### The task:
Only the lines from the one with "phylum: Chordata" to the end of the data below should be given again, exactly, with both ends included and pictures omitted.

___ Recorded data

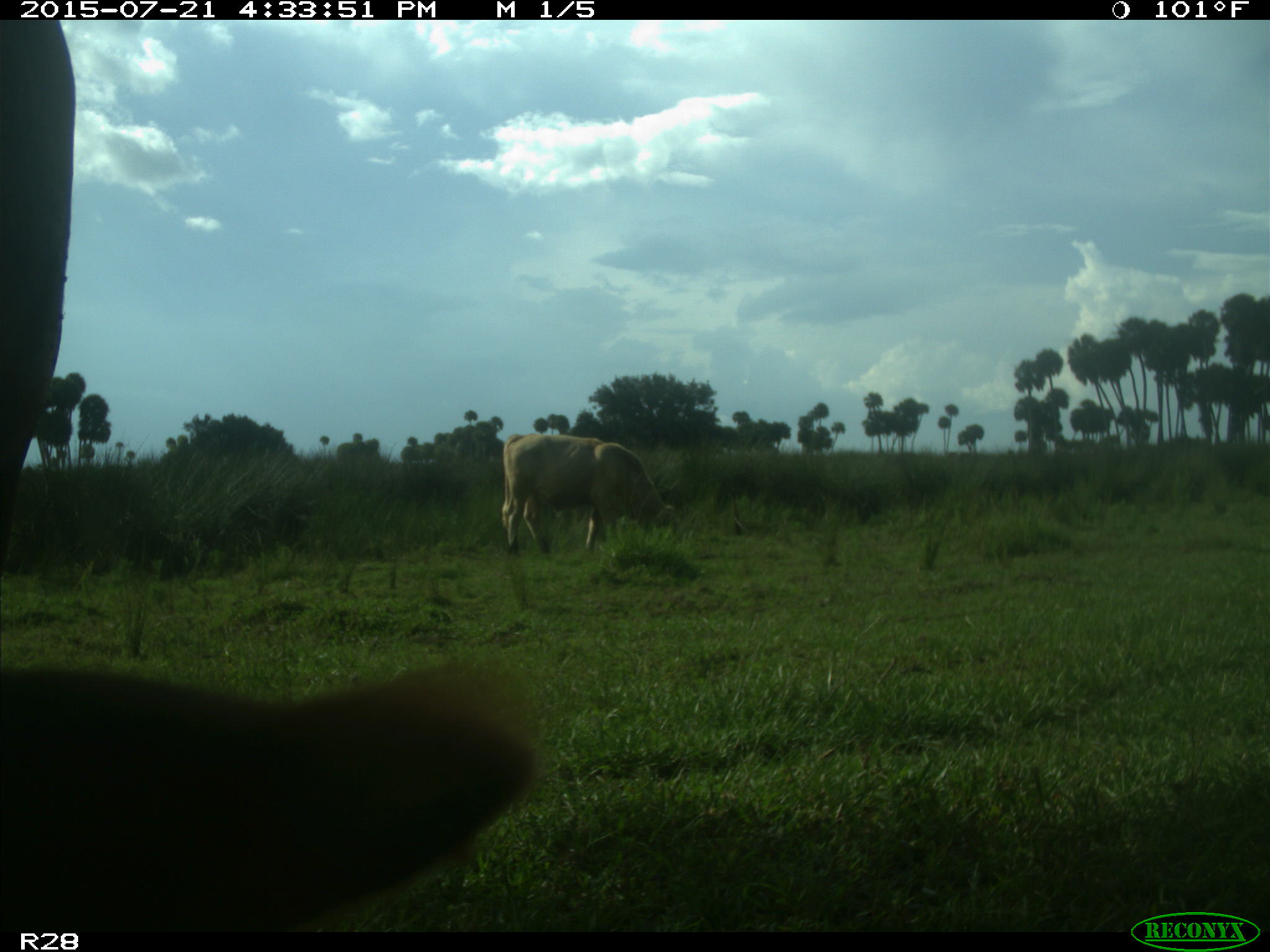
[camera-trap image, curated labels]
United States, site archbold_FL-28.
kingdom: Animalia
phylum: Chordata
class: Mammalia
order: Artiodactyla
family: Bovidae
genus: Bos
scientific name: Bos taurus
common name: domestic cow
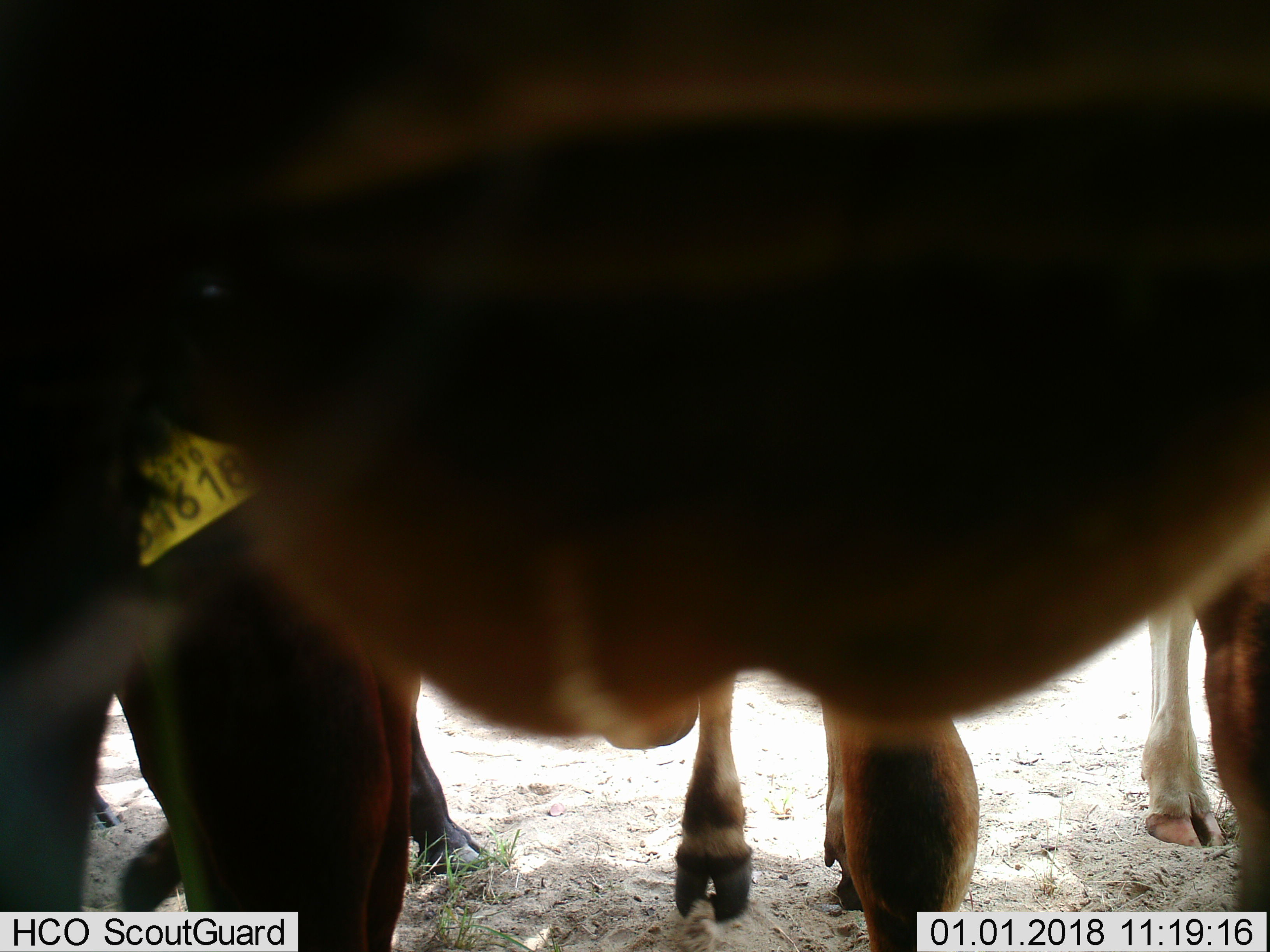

______

### Exercise result:
phylum: Chordata
class: Mammalia
order: Artiodactyla
family: Bovidae
genus: Bos
scientific name: Bos taurus
common name: domestic cow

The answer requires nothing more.